In the interviews Virago had arranged, jet-lag made Tillie even more scattered than usual. Reading (or reciting) was easier, so she read the entirety of “Tell Me a Riddle” for about three hours, an event Lennie Goodings and the Virago staff thought a “most astonishing event at a theatre above a pub in Hampstead.”80 Tillie and Jack left London for Moscow on 28 September for their first visit to the USSR, where they got a standard Soviet tour, weighted with propaganda about happy workers. On 1 October, they flew to Stockholm. Tillie’s talks at the universities of Trondheim, Bergen, Tromso, and Oslo allowed her little slack time, nor did her own return schedule; she flew to London on 15 October and to San Francisco the next day.81 She described herself to Hannah Green as “this driven creature,” sometimes too weary to smear on face cream. English sales were soon impressive, except for Silences. By the end of November, bookstores had returned so many copies that Tillie could buy them for 33¢ each. The Italian soap opera came to its finale when Poli’s translation of Tell Me a Riddle failed to sell to an Italian readership.

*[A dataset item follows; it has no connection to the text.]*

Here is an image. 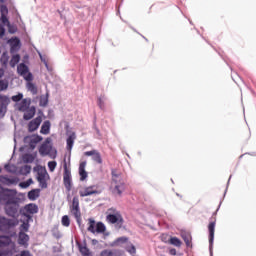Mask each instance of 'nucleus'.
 I'll list each match as a JSON object with an SVG mask.
<instances>
[{"label": "nucleus", "mask_w": 256, "mask_h": 256, "mask_svg": "<svg viewBox=\"0 0 256 256\" xmlns=\"http://www.w3.org/2000/svg\"><path fill=\"white\" fill-rule=\"evenodd\" d=\"M47 177H49L47 170L42 169L37 172V181L41 189H47Z\"/></svg>", "instance_id": "obj_12"}, {"label": "nucleus", "mask_w": 256, "mask_h": 256, "mask_svg": "<svg viewBox=\"0 0 256 256\" xmlns=\"http://www.w3.org/2000/svg\"><path fill=\"white\" fill-rule=\"evenodd\" d=\"M98 105H99L100 109L105 108V104L103 103V100H101V98H99V100H98Z\"/></svg>", "instance_id": "obj_51"}, {"label": "nucleus", "mask_w": 256, "mask_h": 256, "mask_svg": "<svg viewBox=\"0 0 256 256\" xmlns=\"http://www.w3.org/2000/svg\"><path fill=\"white\" fill-rule=\"evenodd\" d=\"M106 229L107 228L105 227V224H103V222L96 223L93 218L88 219L87 231H89L90 233H103L104 231H106Z\"/></svg>", "instance_id": "obj_7"}, {"label": "nucleus", "mask_w": 256, "mask_h": 256, "mask_svg": "<svg viewBox=\"0 0 256 256\" xmlns=\"http://www.w3.org/2000/svg\"><path fill=\"white\" fill-rule=\"evenodd\" d=\"M17 71L19 75L25 79V81H33V74L29 72V67H27V65L24 63L18 65Z\"/></svg>", "instance_id": "obj_11"}, {"label": "nucleus", "mask_w": 256, "mask_h": 256, "mask_svg": "<svg viewBox=\"0 0 256 256\" xmlns=\"http://www.w3.org/2000/svg\"><path fill=\"white\" fill-rule=\"evenodd\" d=\"M18 243L22 245V247H29V235H27L25 232H19Z\"/></svg>", "instance_id": "obj_20"}, {"label": "nucleus", "mask_w": 256, "mask_h": 256, "mask_svg": "<svg viewBox=\"0 0 256 256\" xmlns=\"http://www.w3.org/2000/svg\"><path fill=\"white\" fill-rule=\"evenodd\" d=\"M7 255V252L0 251V256Z\"/></svg>", "instance_id": "obj_54"}, {"label": "nucleus", "mask_w": 256, "mask_h": 256, "mask_svg": "<svg viewBox=\"0 0 256 256\" xmlns=\"http://www.w3.org/2000/svg\"><path fill=\"white\" fill-rule=\"evenodd\" d=\"M169 245H174V247H181L183 245V242L177 237H171Z\"/></svg>", "instance_id": "obj_32"}, {"label": "nucleus", "mask_w": 256, "mask_h": 256, "mask_svg": "<svg viewBox=\"0 0 256 256\" xmlns=\"http://www.w3.org/2000/svg\"><path fill=\"white\" fill-rule=\"evenodd\" d=\"M208 231H209V244L213 245V240L215 239V220L209 223Z\"/></svg>", "instance_id": "obj_22"}, {"label": "nucleus", "mask_w": 256, "mask_h": 256, "mask_svg": "<svg viewBox=\"0 0 256 256\" xmlns=\"http://www.w3.org/2000/svg\"><path fill=\"white\" fill-rule=\"evenodd\" d=\"M78 249L82 256H91V251L87 248V244H79Z\"/></svg>", "instance_id": "obj_29"}, {"label": "nucleus", "mask_w": 256, "mask_h": 256, "mask_svg": "<svg viewBox=\"0 0 256 256\" xmlns=\"http://www.w3.org/2000/svg\"><path fill=\"white\" fill-rule=\"evenodd\" d=\"M6 215L8 217H12L13 219H17L19 217V202H15L13 204H6L4 207Z\"/></svg>", "instance_id": "obj_8"}, {"label": "nucleus", "mask_w": 256, "mask_h": 256, "mask_svg": "<svg viewBox=\"0 0 256 256\" xmlns=\"http://www.w3.org/2000/svg\"><path fill=\"white\" fill-rule=\"evenodd\" d=\"M5 75V71L3 69H0V79Z\"/></svg>", "instance_id": "obj_53"}, {"label": "nucleus", "mask_w": 256, "mask_h": 256, "mask_svg": "<svg viewBox=\"0 0 256 256\" xmlns=\"http://www.w3.org/2000/svg\"><path fill=\"white\" fill-rule=\"evenodd\" d=\"M3 37H5V27L0 24V39H3Z\"/></svg>", "instance_id": "obj_46"}, {"label": "nucleus", "mask_w": 256, "mask_h": 256, "mask_svg": "<svg viewBox=\"0 0 256 256\" xmlns=\"http://www.w3.org/2000/svg\"><path fill=\"white\" fill-rule=\"evenodd\" d=\"M0 183H3V185H15V183H17V179L9 178L7 176H0Z\"/></svg>", "instance_id": "obj_26"}, {"label": "nucleus", "mask_w": 256, "mask_h": 256, "mask_svg": "<svg viewBox=\"0 0 256 256\" xmlns=\"http://www.w3.org/2000/svg\"><path fill=\"white\" fill-rule=\"evenodd\" d=\"M0 201H3L4 205H11L13 203H19L17 197V190H11L0 186Z\"/></svg>", "instance_id": "obj_3"}, {"label": "nucleus", "mask_w": 256, "mask_h": 256, "mask_svg": "<svg viewBox=\"0 0 256 256\" xmlns=\"http://www.w3.org/2000/svg\"><path fill=\"white\" fill-rule=\"evenodd\" d=\"M37 213H39V206L35 203H30L20 208V215H22V217H26L28 221H31L33 216Z\"/></svg>", "instance_id": "obj_4"}, {"label": "nucleus", "mask_w": 256, "mask_h": 256, "mask_svg": "<svg viewBox=\"0 0 256 256\" xmlns=\"http://www.w3.org/2000/svg\"><path fill=\"white\" fill-rule=\"evenodd\" d=\"M75 139H77V135L75 134V132H72L66 140V143H67L66 149H67V151H71L73 149Z\"/></svg>", "instance_id": "obj_24"}, {"label": "nucleus", "mask_w": 256, "mask_h": 256, "mask_svg": "<svg viewBox=\"0 0 256 256\" xmlns=\"http://www.w3.org/2000/svg\"><path fill=\"white\" fill-rule=\"evenodd\" d=\"M106 221L110 225H115L117 229H121V227H123V223H125L123 215H121V212L115 208H110L107 210Z\"/></svg>", "instance_id": "obj_2"}, {"label": "nucleus", "mask_w": 256, "mask_h": 256, "mask_svg": "<svg viewBox=\"0 0 256 256\" xmlns=\"http://www.w3.org/2000/svg\"><path fill=\"white\" fill-rule=\"evenodd\" d=\"M51 141V138H46L39 147V153L42 157H46V155H51V151H53V144H51Z\"/></svg>", "instance_id": "obj_9"}, {"label": "nucleus", "mask_w": 256, "mask_h": 256, "mask_svg": "<svg viewBox=\"0 0 256 256\" xmlns=\"http://www.w3.org/2000/svg\"><path fill=\"white\" fill-rule=\"evenodd\" d=\"M31 173V166L24 165L20 168V175H29Z\"/></svg>", "instance_id": "obj_35"}, {"label": "nucleus", "mask_w": 256, "mask_h": 256, "mask_svg": "<svg viewBox=\"0 0 256 256\" xmlns=\"http://www.w3.org/2000/svg\"><path fill=\"white\" fill-rule=\"evenodd\" d=\"M36 109L35 106H31L26 111H24L23 119L25 121H30V119H33L35 117Z\"/></svg>", "instance_id": "obj_23"}, {"label": "nucleus", "mask_w": 256, "mask_h": 256, "mask_svg": "<svg viewBox=\"0 0 256 256\" xmlns=\"http://www.w3.org/2000/svg\"><path fill=\"white\" fill-rule=\"evenodd\" d=\"M33 183V179H28L26 182L21 183V187H29Z\"/></svg>", "instance_id": "obj_47"}, {"label": "nucleus", "mask_w": 256, "mask_h": 256, "mask_svg": "<svg viewBox=\"0 0 256 256\" xmlns=\"http://www.w3.org/2000/svg\"><path fill=\"white\" fill-rule=\"evenodd\" d=\"M18 256H31V252L27 251V250H23L20 255Z\"/></svg>", "instance_id": "obj_50"}, {"label": "nucleus", "mask_w": 256, "mask_h": 256, "mask_svg": "<svg viewBox=\"0 0 256 256\" xmlns=\"http://www.w3.org/2000/svg\"><path fill=\"white\" fill-rule=\"evenodd\" d=\"M39 57H40L42 63H44L45 67L49 68V64L47 63V60H45V58H43V55L39 54Z\"/></svg>", "instance_id": "obj_48"}, {"label": "nucleus", "mask_w": 256, "mask_h": 256, "mask_svg": "<svg viewBox=\"0 0 256 256\" xmlns=\"http://www.w3.org/2000/svg\"><path fill=\"white\" fill-rule=\"evenodd\" d=\"M43 119L41 116L36 117L28 124V131L29 133H33L34 131H37L39 129V126L41 125Z\"/></svg>", "instance_id": "obj_16"}, {"label": "nucleus", "mask_w": 256, "mask_h": 256, "mask_svg": "<svg viewBox=\"0 0 256 256\" xmlns=\"http://www.w3.org/2000/svg\"><path fill=\"white\" fill-rule=\"evenodd\" d=\"M17 225H19L18 220L0 216V231H9V229H13V227H17Z\"/></svg>", "instance_id": "obj_6"}, {"label": "nucleus", "mask_w": 256, "mask_h": 256, "mask_svg": "<svg viewBox=\"0 0 256 256\" xmlns=\"http://www.w3.org/2000/svg\"><path fill=\"white\" fill-rule=\"evenodd\" d=\"M39 193H41V190L39 189L31 190L28 192V199H30V201H36L39 197Z\"/></svg>", "instance_id": "obj_30"}, {"label": "nucleus", "mask_w": 256, "mask_h": 256, "mask_svg": "<svg viewBox=\"0 0 256 256\" xmlns=\"http://www.w3.org/2000/svg\"><path fill=\"white\" fill-rule=\"evenodd\" d=\"M5 13H8V10H7V6H2L1 7V15H5Z\"/></svg>", "instance_id": "obj_52"}, {"label": "nucleus", "mask_w": 256, "mask_h": 256, "mask_svg": "<svg viewBox=\"0 0 256 256\" xmlns=\"http://www.w3.org/2000/svg\"><path fill=\"white\" fill-rule=\"evenodd\" d=\"M56 168H57V162L55 161L48 162V169L51 173H53V171H55Z\"/></svg>", "instance_id": "obj_41"}, {"label": "nucleus", "mask_w": 256, "mask_h": 256, "mask_svg": "<svg viewBox=\"0 0 256 256\" xmlns=\"http://www.w3.org/2000/svg\"><path fill=\"white\" fill-rule=\"evenodd\" d=\"M11 100L14 103H19V101L23 100V94L19 93L18 95H14V96L11 97Z\"/></svg>", "instance_id": "obj_40"}, {"label": "nucleus", "mask_w": 256, "mask_h": 256, "mask_svg": "<svg viewBox=\"0 0 256 256\" xmlns=\"http://www.w3.org/2000/svg\"><path fill=\"white\" fill-rule=\"evenodd\" d=\"M100 256H113V251H111V250H103L100 253Z\"/></svg>", "instance_id": "obj_45"}, {"label": "nucleus", "mask_w": 256, "mask_h": 256, "mask_svg": "<svg viewBox=\"0 0 256 256\" xmlns=\"http://www.w3.org/2000/svg\"><path fill=\"white\" fill-rule=\"evenodd\" d=\"M31 106V98H24L21 100L20 103L17 104L18 111H21L22 113H25L27 109H29Z\"/></svg>", "instance_id": "obj_19"}, {"label": "nucleus", "mask_w": 256, "mask_h": 256, "mask_svg": "<svg viewBox=\"0 0 256 256\" xmlns=\"http://www.w3.org/2000/svg\"><path fill=\"white\" fill-rule=\"evenodd\" d=\"M85 167H87V162L86 161L80 162V164H79L80 181H85V179H87V177H88Z\"/></svg>", "instance_id": "obj_21"}, {"label": "nucleus", "mask_w": 256, "mask_h": 256, "mask_svg": "<svg viewBox=\"0 0 256 256\" xmlns=\"http://www.w3.org/2000/svg\"><path fill=\"white\" fill-rule=\"evenodd\" d=\"M20 60H21V57L19 56V54H16L12 57L10 63L11 65H17V63H19Z\"/></svg>", "instance_id": "obj_43"}, {"label": "nucleus", "mask_w": 256, "mask_h": 256, "mask_svg": "<svg viewBox=\"0 0 256 256\" xmlns=\"http://www.w3.org/2000/svg\"><path fill=\"white\" fill-rule=\"evenodd\" d=\"M169 255H172V256L177 255V249H175V248H169Z\"/></svg>", "instance_id": "obj_49"}, {"label": "nucleus", "mask_w": 256, "mask_h": 256, "mask_svg": "<svg viewBox=\"0 0 256 256\" xmlns=\"http://www.w3.org/2000/svg\"><path fill=\"white\" fill-rule=\"evenodd\" d=\"M9 103H11L9 97L0 95V117H3L5 113H7V105H9Z\"/></svg>", "instance_id": "obj_15"}, {"label": "nucleus", "mask_w": 256, "mask_h": 256, "mask_svg": "<svg viewBox=\"0 0 256 256\" xmlns=\"http://www.w3.org/2000/svg\"><path fill=\"white\" fill-rule=\"evenodd\" d=\"M160 239L163 243H170L171 241V236H169V234H162L160 236Z\"/></svg>", "instance_id": "obj_42"}, {"label": "nucleus", "mask_w": 256, "mask_h": 256, "mask_svg": "<svg viewBox=\"0 0 256 256\" xmlns=\"http://www.w3.org/2000/svg\"><path fill=\"white\" fill-rule=\"evenodd\" d=\"M27 89L32 93V95H37V86H35L31 81H28Z\"/></svg>", "instance_id": "obj_33"}, {"label": "nucleus", "mask_w": 256, "mask_h": 256, "mask_svg": "<svg viewBox=\"0 0 256 256\" xmlns=\"http://www.w3.org/2000/svg\"><path fill=\"white\" fill-rule=\"evenodd\" d=\"M84 155L86 157H92L95 163H98L99 165L103 163V159L101 158V153H99V151L97 150L86 151L84 152Z\"/></svg>", "instance_id": "obj_17"}, {"label": "nucleus", "mask_w": 256, "mask_h": 256, "mask_svg": "<svg viewBox=\"0 0 256 256\" xmlns=\"http://www.w3.org/2000/svg\"><path fill=\"white\" fill-rule=\"evenodd\" d=\"M63 183L64 187L66 188L67 191H71L73 187V179L71 177V168L67 166V160L64 159V164H63Z\"/></svg>", "instance_id": "obj_5"}, {"label": "nucleus", "mask_w": 256, "mask_h": 256, "mask_svg": "<svg viewBox=\"0 0 256 256\" xmlns=\"http://www.w3.org/2000/svg\"><path fill=\"white\" fill-rule=\"evenodd\" d=\"M40 133L42 135H49L51 133V122L49 120L43 122Z\"/></svg>", "instance_id": "obj_25"}, {"label": "nucleus", "mask_w": 256, "mask_h": 256, "mask_svg": "<svg viewBox=\"0 0 256 256\" xmlns=\"http://www.w3.org/2000/svg\"><path fill=\"white\" fill-rule=\"evenodd\" d=\"M181 237H182L183 241L186 243V246L191 247V234H189L187 232H182Z\"/></svg>", "instance_id": "obj_31"}, {"label": "nucleus", "mask_w": 256, "mask_h": 256, "mask_svg": "<svg viewBox=\"0 0 256 256\" xmlns=\"http://www.w3.org/2000/svg\"><path fill=\"white\" fill-rule=\"evenodd\" d=\"M62 225L63 227H69V225H71V220L69 219V216L64 215L62 217Z\"/></svg>", "instance_id": "obj_38"}, {"label": "nucleus", "mask_w": 256, "mask_h": 256, "mask_svg": "<svg viewBox=\"0 0 256 256\" xmlns=\"http://www.w3.org/2000/svg\"><path fill=\"white\" fill-rule=\"evenodd\" d=\"M25 143H28L30 149H35L37 147V143H41L43 141V137L37 134L26 136L24 138Z\"/></svg>", "instance_id": "obj_13"}, {"label": "nucleus", "mask_w": 256, "mask_h": 256, "mask_svg": "<svg viewBox=\"0 0 256 256\" xmlns=\"http://www.w3.org/2000/svg\"><path fill=\"white\" fill-rule=\"evenodd\" d=\"M127 241H129L128 237H119L114 242H112L111 247H120V245L127 243Z\"/></svg>", "instance_id": "obj_27"}, {"label": "nucleus", "mask_w": 256, "mask_h": 256, "mask_svg": "<svg viewBox=\"0 0 256 256\" xmlns=\"http://www.w3.org/2000/svg\"><path fill=\"white\" fill-rule=\"evenodd\" d=\"M111 175L112 180L110 184V191L112 195H117L118 197H121V195H123V192L126 189L125 180H123V174L113 169L111 171Z\"/></svg>", "instance_id": "obj_1"}, {"label": "nucleus", "mask_w": 256, "mask_h": 256, "mask_svg": "<svg viewBox=\"0 0 256 256\" xmlns=\"http://www.w3.org/2000/svg\"><path fill=\"white\" fill-rule=\"evenodd\" d=\"M30 221L31 220H29V218H26L25 221H22V224L19 227L20 233H27V232H29V227H30L29 222Z\"/></svg>", "instance_id": "obj_28"}, {"label": "nucleus", "mask_w": 256, "mask_h": 256, "mask_svg": "<svg viewBox=\"0 0 256 256\" xmlns=\"http://www.w3.org/2000/svg\"><path fill=\"white\" fill-rule=\"evenodd\" d=\"M11 247L12 251H15V242L11 240L9 236H0V248L1 247Z\"/></svg>", "instance_id": "obj_18"}, {"label": "nucleus", "mask_w": 256, "mask_h": 256, "mask_svg": "<svg viewBox=\"0 0 256 256\" xmlns=\"http://www.w3.org/2000/svg\"><path fill=\"white\" fill-rule=\"evenodd\" d=\"M98 193L99 191H97V186L95 185L84 187L79 191L80 197H89L91 195H97Z\"/></svg>", "instance_id": "obj_14"}, {"label": "nucleus", "mask_w": 256, "mask_h": 256, "mask_svg": "<svg viewBox=\"0 0 256 256\" xmlns=\"http://www.w3.org/2000/svg\"><path fill=\"white\" fill-rule=\"evenodd\" d=\"M22 159L24 163H33L35 156H33V154H24Z\"/></svg>", "instance_id": "obj_34"}, {"label": "nucleus", "mask_w": 256, "mask_h": 256, "mask_svg": "<svg viewBox=\"0 0 256 256\" xmlns=\"http://www.w3.org/2000/svg\"><path fill=\"white\" fill-rule=\"evenodd\" d=\"M48 103H49V99H47V97L40 98V107H47Z\"/></svg>", "instance_id": "obj_44"}, {"label": "nucleus", "mask_w": 256, "mask_h": 256, "mask_svg": "<svg viewBox=\"0 0 256 256\" xmlns=\"http://www.w3.org/2000/svg\"><path fill=\"white\" fill-rule=\"evenodd\" d=\"M9 89V81L0 80V91H7Z\"/></svg>", "instance_id": "obj_37"}, {"label": "nucleus", "mask_w": 256, "mask_h": 256, "mask_svg": "<svg viewBox=\"0 0 256 256\" xmlns=\"http://www.w3.org/2000/svg\"><path fill=\"white\" fill-rule=\"evenodd\" d=\"M70 211L77 221H81V208L79 207L78 196L73 197L72 205L70 206Z\"/></svg>", "instance_id": "obj_10"}, {"label": "nucleus", "mask_w": 256, "mask_h": 256, "mask_svg": "<svg viewBox=\"0 0 256 256\" xmlns=\"http://www.w3.org/2000/svg\"><path fill=\"white\" fill-rule=\"evenodd\" d=\"M126 251L130 253V255H135V253H137V248H135V245H133L132 243H129L126 246Z\"/></svg>", "instance_id": "obj_36"}, {"label": "nucleus", "mask_w": 256, "mask_h": 256, "mask_svg": "<svg viewBox=\"0 0 256 256\" xmlns=\"http://www.w3.org/2000/svg\"><path fill=\"white\" fill-rule=\"evenodd\" d=\"M1 21H2L3 25H7V27H11V22H9V19L3 13L1 14Z\"/></svg>", "instance_id": "obj_39"}]
</instances>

Jimmy Carter had won Tillie’s heart with his work for peace and conservation so she was distressed when he lost the 1980 election to Ronald Reagan. The Republican Party removed the ERA from its platform, and Tillie feared an upswing of antifeminism, censorship, red-baiting, and book-banning. She took the murder of former Beatle John Lennon, on 8 December, as an especially bad omen, given that he was killed probably for marrying an outspoken Japanese artist and fellow peace advocate.82

Tillie Olsen had become an icon for feminism’s best, its inclusiveness and insistence on equal rights for all, regardless of class, color, creed, sex, or sexual orientation. There were, however, cracks in her iconic image, which her devotees refused to see. More objective observers noted her effusive but sometimes short-lived interest in them, her queenly roles and patronizing affect, her controlling talk, her reliance on charm and emotion rather than logic, and her failure to produce what she said she was writing. Tillie’s frequent screw-ups invited chauvinist arguments about women’s incompetence. Moreover, her complaints about disadvantages, after so many advantageous awards, encouraged a view of women as whiners, wheedlers, and victims. Tillie suspected that some now thought her a detriment to the very feminism she had inspired.